#### Material for the task
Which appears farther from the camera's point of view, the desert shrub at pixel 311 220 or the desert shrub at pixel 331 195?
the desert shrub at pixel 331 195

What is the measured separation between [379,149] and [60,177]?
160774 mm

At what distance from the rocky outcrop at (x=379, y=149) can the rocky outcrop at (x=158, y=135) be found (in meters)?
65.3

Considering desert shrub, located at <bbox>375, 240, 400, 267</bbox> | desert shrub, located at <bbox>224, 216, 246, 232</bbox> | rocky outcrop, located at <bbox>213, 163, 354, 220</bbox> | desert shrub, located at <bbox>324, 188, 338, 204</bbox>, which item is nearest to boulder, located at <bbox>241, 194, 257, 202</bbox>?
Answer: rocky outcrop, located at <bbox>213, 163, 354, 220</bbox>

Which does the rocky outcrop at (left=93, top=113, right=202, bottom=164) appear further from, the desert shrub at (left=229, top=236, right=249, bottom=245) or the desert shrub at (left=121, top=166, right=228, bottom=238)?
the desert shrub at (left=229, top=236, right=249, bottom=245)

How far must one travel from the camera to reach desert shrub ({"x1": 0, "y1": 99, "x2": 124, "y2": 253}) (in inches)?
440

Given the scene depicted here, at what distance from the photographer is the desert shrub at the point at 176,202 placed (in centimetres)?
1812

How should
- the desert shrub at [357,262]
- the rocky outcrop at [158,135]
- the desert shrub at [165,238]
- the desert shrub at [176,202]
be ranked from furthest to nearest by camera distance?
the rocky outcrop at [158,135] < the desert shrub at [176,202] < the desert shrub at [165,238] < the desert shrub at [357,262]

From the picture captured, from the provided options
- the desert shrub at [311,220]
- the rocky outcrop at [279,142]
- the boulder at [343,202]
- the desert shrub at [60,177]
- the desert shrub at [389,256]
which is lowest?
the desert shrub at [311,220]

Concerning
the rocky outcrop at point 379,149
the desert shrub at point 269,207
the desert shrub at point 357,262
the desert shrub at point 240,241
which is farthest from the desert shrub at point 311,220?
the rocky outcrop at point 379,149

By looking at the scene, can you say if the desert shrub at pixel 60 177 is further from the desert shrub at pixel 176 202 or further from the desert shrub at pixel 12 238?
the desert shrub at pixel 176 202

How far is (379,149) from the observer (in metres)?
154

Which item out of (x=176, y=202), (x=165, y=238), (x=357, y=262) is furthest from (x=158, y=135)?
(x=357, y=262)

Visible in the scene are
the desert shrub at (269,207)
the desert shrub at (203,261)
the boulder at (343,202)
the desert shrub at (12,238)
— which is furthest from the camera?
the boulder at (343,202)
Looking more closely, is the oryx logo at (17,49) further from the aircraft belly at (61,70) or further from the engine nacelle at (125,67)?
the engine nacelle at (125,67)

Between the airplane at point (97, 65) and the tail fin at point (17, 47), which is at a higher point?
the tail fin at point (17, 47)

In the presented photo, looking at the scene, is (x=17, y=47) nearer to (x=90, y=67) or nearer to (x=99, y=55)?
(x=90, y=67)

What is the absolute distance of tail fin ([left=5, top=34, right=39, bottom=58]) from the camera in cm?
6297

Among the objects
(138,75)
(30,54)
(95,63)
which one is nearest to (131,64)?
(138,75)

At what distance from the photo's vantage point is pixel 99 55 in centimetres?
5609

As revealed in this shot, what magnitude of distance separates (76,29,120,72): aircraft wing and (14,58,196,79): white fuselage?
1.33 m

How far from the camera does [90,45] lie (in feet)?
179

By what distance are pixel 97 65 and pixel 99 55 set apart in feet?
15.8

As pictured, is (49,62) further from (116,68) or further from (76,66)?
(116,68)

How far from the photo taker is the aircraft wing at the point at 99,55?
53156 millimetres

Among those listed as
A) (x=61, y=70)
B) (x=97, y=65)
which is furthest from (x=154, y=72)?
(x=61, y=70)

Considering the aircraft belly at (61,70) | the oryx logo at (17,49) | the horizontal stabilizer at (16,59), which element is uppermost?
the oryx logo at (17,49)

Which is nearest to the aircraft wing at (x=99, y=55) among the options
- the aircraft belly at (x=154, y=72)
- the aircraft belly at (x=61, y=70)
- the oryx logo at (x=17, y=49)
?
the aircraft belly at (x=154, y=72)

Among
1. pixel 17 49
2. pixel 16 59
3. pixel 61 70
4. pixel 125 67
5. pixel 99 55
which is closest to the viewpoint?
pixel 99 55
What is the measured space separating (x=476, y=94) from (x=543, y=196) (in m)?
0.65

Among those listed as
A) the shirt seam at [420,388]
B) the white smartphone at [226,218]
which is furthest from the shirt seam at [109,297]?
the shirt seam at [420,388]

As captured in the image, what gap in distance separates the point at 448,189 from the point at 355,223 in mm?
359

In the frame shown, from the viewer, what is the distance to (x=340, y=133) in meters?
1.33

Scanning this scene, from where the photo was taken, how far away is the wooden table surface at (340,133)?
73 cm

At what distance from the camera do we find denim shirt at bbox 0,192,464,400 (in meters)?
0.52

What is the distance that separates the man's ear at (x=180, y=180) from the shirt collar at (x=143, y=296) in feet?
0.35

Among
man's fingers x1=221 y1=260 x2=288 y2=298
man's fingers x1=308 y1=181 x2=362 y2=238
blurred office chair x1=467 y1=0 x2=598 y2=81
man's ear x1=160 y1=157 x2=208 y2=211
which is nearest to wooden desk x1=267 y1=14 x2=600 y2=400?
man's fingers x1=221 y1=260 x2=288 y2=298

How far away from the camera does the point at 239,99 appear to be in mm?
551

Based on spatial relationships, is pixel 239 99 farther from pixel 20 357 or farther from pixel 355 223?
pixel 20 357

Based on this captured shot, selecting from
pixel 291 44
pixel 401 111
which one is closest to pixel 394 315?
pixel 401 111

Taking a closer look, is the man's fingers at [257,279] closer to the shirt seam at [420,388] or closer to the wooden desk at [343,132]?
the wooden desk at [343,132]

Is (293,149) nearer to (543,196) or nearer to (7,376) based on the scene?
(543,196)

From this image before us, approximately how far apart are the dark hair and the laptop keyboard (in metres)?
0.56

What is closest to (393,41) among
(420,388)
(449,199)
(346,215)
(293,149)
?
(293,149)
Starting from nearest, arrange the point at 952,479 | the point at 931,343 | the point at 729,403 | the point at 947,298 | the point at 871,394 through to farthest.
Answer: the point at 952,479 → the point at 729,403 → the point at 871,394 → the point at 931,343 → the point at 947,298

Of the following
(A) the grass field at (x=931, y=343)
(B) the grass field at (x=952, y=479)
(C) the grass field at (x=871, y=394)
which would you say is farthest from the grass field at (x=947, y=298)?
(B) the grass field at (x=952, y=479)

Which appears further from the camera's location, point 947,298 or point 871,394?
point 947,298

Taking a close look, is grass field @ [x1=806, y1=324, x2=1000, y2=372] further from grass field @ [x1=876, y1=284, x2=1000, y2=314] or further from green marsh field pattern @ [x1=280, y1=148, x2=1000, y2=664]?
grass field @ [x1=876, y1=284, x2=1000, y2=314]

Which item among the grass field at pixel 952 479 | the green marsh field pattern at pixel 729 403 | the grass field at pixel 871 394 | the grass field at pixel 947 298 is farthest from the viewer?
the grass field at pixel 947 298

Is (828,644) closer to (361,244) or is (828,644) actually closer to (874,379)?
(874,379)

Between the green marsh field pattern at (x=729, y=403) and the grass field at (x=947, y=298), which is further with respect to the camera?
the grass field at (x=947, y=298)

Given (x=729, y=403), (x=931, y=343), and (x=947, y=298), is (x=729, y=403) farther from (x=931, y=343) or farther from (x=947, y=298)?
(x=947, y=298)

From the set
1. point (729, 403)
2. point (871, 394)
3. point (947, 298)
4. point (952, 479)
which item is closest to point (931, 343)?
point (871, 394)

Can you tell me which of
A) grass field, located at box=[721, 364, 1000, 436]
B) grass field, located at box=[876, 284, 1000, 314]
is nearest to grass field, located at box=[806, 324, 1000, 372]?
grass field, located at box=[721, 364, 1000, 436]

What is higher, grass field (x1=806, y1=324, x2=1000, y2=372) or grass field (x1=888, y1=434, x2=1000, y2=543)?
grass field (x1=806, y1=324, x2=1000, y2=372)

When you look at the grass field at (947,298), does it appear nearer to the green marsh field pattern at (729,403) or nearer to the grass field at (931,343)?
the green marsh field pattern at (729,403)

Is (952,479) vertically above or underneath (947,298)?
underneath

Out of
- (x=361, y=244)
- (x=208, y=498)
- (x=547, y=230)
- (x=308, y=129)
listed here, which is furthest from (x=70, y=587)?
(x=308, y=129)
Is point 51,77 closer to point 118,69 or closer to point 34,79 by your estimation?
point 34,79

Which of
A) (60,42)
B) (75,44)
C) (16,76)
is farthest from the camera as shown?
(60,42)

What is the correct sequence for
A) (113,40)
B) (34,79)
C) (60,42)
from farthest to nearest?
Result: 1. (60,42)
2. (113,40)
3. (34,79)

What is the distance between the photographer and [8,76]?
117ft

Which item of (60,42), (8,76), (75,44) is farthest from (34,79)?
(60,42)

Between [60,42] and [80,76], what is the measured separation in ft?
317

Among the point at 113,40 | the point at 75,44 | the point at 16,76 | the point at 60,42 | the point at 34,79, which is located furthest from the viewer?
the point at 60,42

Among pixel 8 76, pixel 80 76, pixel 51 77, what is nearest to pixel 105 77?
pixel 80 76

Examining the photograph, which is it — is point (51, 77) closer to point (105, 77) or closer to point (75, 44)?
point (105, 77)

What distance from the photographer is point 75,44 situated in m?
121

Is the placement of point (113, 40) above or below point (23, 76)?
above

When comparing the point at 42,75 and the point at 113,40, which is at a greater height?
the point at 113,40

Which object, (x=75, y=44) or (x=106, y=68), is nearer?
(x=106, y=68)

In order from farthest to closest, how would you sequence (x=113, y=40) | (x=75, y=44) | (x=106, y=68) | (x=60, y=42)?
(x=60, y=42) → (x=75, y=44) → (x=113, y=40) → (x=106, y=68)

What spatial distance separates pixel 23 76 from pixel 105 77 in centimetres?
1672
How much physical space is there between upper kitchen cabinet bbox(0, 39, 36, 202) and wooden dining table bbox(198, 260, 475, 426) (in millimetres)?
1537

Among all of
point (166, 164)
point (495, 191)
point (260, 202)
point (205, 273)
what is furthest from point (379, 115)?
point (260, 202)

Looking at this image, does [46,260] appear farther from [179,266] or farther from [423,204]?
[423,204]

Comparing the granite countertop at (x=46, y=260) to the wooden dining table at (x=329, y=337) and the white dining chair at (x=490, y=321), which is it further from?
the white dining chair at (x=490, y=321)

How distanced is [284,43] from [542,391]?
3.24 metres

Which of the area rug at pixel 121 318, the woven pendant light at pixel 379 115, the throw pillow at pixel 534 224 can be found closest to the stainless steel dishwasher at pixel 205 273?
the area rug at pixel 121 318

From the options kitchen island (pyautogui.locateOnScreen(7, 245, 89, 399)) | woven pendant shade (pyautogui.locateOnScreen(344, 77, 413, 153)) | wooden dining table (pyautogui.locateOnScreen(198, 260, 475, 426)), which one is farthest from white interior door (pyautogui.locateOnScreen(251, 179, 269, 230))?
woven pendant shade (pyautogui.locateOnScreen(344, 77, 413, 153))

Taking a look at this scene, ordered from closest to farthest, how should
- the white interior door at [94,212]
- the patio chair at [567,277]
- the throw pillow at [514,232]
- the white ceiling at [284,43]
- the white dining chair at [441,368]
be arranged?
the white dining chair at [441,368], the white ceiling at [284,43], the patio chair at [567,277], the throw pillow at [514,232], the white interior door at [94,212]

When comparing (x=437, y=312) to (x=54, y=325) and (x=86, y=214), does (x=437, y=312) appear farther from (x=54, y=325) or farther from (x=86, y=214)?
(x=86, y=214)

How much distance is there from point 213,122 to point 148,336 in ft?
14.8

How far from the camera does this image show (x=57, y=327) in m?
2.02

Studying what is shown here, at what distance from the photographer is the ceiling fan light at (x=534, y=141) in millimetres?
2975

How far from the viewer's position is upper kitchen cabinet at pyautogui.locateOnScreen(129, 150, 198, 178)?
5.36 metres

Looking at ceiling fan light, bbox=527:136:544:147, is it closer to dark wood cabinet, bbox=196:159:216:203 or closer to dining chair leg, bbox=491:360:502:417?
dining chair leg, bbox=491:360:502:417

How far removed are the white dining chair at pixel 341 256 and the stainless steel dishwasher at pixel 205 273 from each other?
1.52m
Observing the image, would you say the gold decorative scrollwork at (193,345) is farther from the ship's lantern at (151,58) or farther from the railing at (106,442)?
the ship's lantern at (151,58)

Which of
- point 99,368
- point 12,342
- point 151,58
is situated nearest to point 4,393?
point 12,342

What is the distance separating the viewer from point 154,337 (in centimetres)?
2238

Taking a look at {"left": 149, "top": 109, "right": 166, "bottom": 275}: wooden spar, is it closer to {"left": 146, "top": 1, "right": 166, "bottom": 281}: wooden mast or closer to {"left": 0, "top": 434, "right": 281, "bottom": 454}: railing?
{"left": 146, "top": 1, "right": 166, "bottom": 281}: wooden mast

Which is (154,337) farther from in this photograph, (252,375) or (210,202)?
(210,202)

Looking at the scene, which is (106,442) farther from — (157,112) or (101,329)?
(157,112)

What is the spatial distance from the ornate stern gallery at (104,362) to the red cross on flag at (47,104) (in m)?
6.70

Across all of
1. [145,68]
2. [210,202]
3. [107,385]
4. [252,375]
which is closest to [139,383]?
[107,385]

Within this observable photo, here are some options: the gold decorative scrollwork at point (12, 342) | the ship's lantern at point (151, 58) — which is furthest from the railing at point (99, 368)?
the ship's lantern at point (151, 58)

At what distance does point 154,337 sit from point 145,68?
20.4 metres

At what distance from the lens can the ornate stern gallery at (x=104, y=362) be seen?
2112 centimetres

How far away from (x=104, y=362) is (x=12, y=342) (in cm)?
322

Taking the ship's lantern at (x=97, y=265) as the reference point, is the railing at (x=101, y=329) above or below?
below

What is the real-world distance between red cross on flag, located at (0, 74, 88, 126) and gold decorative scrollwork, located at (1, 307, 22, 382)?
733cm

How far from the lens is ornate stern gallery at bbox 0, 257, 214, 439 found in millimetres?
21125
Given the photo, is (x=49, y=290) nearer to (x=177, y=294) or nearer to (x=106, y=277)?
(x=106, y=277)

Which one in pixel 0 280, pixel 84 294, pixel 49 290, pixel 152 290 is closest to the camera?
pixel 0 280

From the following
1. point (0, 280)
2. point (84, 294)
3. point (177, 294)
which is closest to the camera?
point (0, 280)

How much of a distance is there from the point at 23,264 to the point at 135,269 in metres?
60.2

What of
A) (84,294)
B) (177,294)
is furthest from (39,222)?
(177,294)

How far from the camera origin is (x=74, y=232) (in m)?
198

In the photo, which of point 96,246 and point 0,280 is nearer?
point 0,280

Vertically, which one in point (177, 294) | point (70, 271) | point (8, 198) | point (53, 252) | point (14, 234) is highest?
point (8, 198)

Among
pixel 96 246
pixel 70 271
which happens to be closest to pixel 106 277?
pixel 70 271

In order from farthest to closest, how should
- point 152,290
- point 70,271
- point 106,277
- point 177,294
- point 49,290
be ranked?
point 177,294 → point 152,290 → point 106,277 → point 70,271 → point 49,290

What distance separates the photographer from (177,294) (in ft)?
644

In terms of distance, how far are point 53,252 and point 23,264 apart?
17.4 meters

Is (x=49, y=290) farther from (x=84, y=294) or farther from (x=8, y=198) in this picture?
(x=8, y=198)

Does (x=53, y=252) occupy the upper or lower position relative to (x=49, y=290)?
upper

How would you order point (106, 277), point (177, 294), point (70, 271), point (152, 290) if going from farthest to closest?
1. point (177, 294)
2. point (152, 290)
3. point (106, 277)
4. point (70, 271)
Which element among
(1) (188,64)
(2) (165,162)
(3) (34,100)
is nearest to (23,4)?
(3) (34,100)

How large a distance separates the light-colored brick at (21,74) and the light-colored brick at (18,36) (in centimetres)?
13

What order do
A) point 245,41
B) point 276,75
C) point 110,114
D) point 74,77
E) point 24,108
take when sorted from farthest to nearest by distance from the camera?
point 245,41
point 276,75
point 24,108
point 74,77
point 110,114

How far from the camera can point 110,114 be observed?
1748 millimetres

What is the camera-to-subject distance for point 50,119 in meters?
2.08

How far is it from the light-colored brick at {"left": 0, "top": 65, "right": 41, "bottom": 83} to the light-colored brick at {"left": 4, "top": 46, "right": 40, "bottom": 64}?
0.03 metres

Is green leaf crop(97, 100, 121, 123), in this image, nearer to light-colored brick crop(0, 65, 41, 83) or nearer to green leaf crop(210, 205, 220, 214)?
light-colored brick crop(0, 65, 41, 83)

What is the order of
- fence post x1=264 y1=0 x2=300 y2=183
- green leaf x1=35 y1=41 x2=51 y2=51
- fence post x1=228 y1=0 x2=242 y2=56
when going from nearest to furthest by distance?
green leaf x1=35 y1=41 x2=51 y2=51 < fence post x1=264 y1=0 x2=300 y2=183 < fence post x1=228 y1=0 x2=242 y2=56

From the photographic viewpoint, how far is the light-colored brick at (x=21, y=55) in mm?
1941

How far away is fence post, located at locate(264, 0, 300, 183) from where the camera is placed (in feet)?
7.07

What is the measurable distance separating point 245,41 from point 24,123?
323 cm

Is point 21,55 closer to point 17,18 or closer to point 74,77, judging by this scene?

#### Directions for this task
Beginning at the line that holds "How far from the camera can", reproduce each line of the records above down to and including the last one.

#### The reply
How far from the camera can point 110,114 be observed?
1748 millimetres

What is the camera-to-subject distance for point 50,119 in meters?
2.08

How far is it from the light-colored brick at {"left": 0, "top": 65, "right": 41, "bottom": 83} to the light-colored brick at {"left": 4, "top": 46, "right": 40, "bottom": 64}?
0.03 metres

Is green leaf crop(97, 100, 121, 123), in this image, nearer to light-colored brick crop(0, 65, 41, 83) or nearer to green leaf crop(210, 205, 220, 214)?
light-colored brick crop(0, 65, 41, 83)

What is the order of
- fence post x1=264 y1=0 x2=300 y2=183
- green leaf x1=35 y1=41 x2=51 y2=51
- fence post x1=228 y1=0 x2=242 y2=56
when going from nearest to furthest by distance?
green leaf x1=35 y1=41 x2=51 y2=51 < fence post x1=264 y1=0 x2=300 y2=183 < fence post x1=228 y1=0 x2=242 y2=56

From the photographic viewpoint, how far is the light-colored brick at (x=21, y=55) in mm?
1941

How far away is fence post, located at locate(264, 0, 300, 183) from where the camera is placed (in feet)?
7.07

What is the measurable distance separating point 245,41 from point 24,123?
323 cm

Is point 21,55 closer to point 17,18 or closer to point 74,77, judging by this scene?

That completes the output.